▸ Saved entries:
<<<<

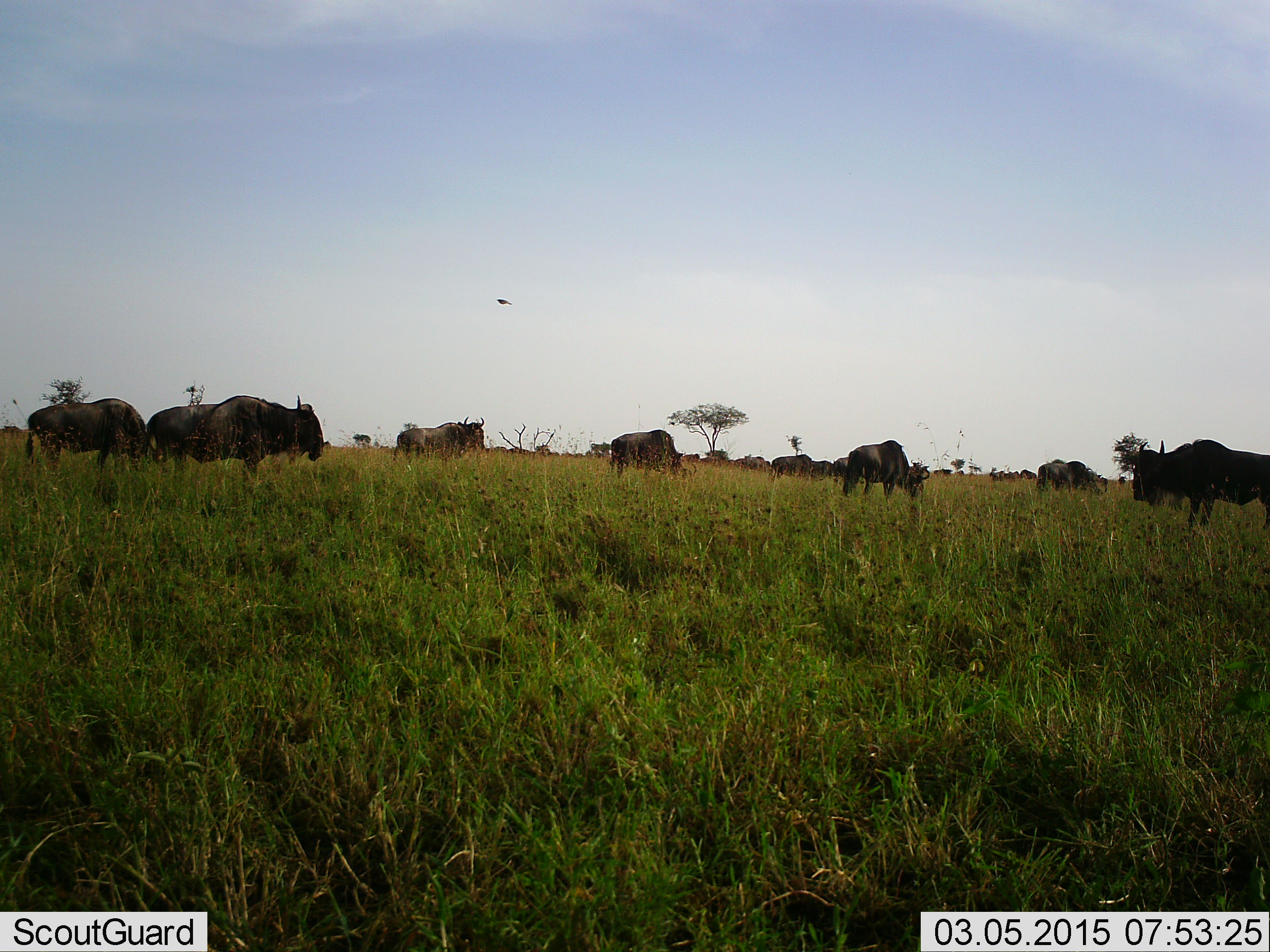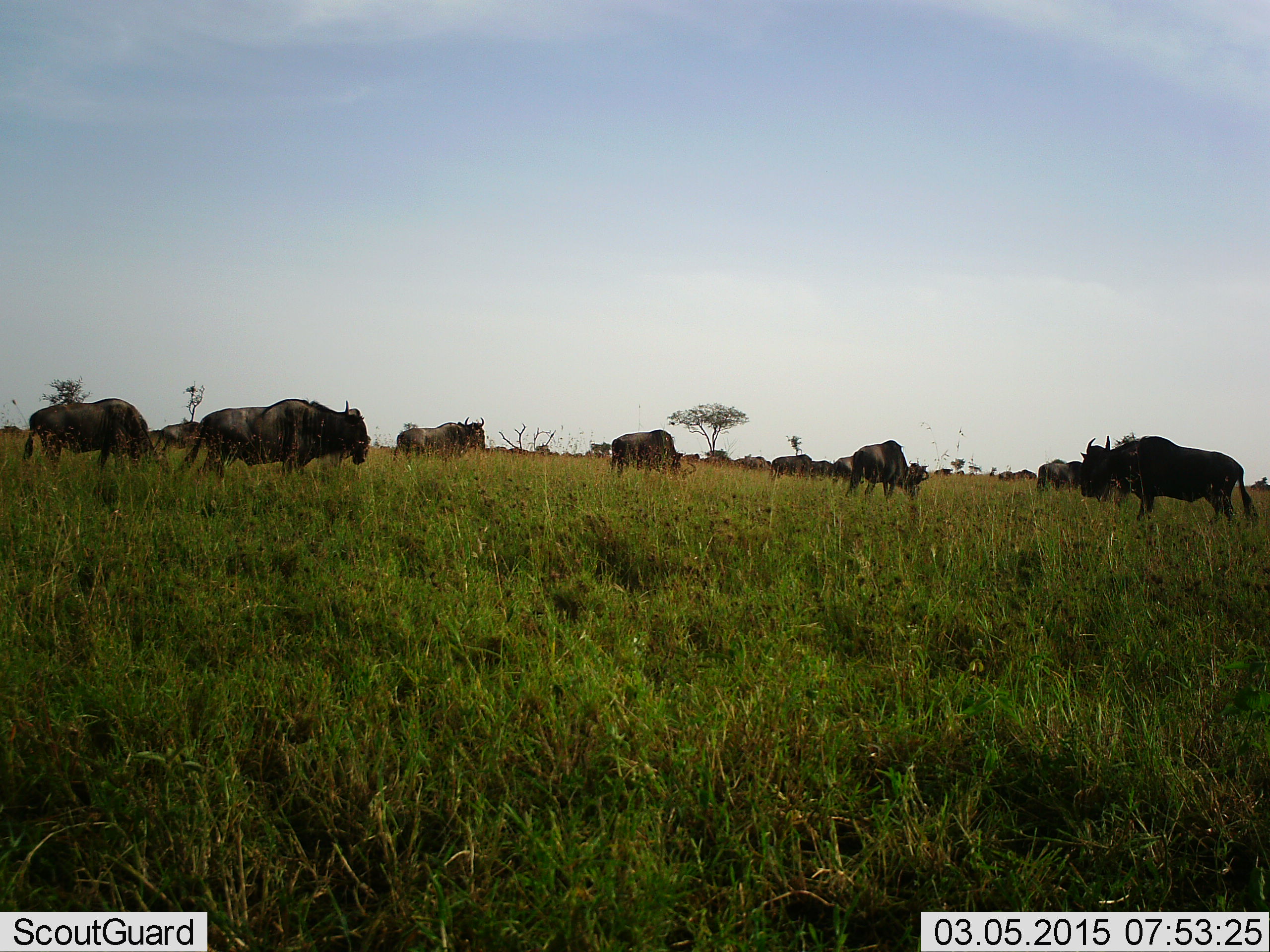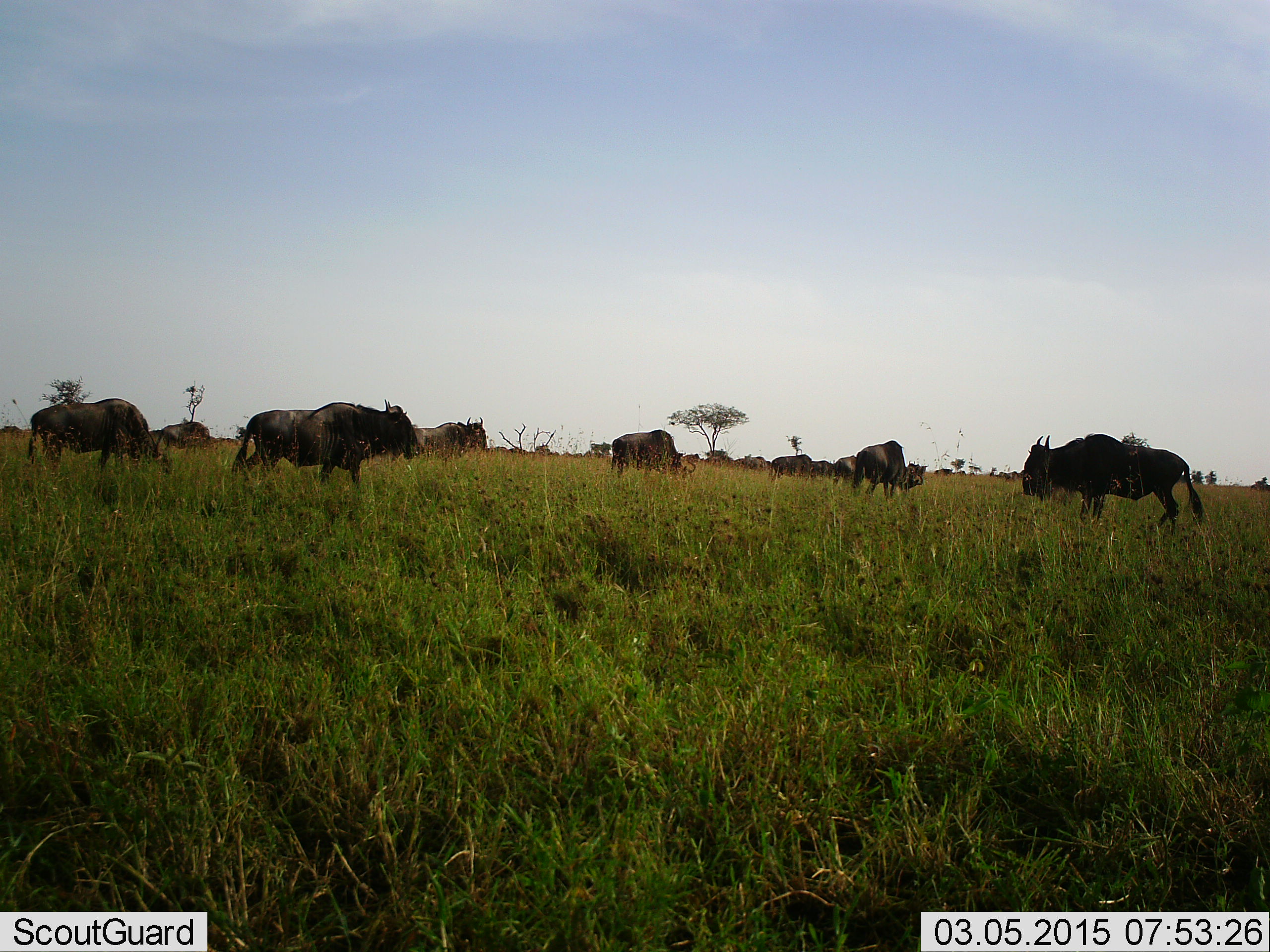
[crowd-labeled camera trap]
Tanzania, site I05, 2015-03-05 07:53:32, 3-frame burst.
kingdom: Animalia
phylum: Chordata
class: Mammalia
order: Artiodactyla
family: Bovidae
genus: Connochaetes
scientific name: Connochaetes taurinus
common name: blue wildebeest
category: wildebeest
Wildebeest (blue wildebeest) (Connochaetes taurinus), count 11-50. Behavior (volunteer vote fractions): standing 55%, resting 9%, moving 91%, interacting 0%. Young present (vote fraction): 0%. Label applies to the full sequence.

>>>>

▸ About this exercise:
Copy out the data above to the letter, and keep every picture out of it.

▸ Response:
[crowd-labeled camera trap]
Tanzania, site I05, 2015-03-05 07:53:32, 3-frame burst.
kingdom: Animalia
phylum: Chordata
class: Mammalia
order: Artiodactyla
family: Bovidae
genus: Connochaetes
scientific name: Connochaetes taurinus
common name: blue wildebeest
category: wildebeest
Wildebeest (blue wildebeest) (Connochaetes taurinus), count 11-50. Behavior (volunteer vote fractions): standing 55%, resting 9%, moving 91%, interacting 0%. Young present (vote fraction): 0%. Label applies to the full sequence.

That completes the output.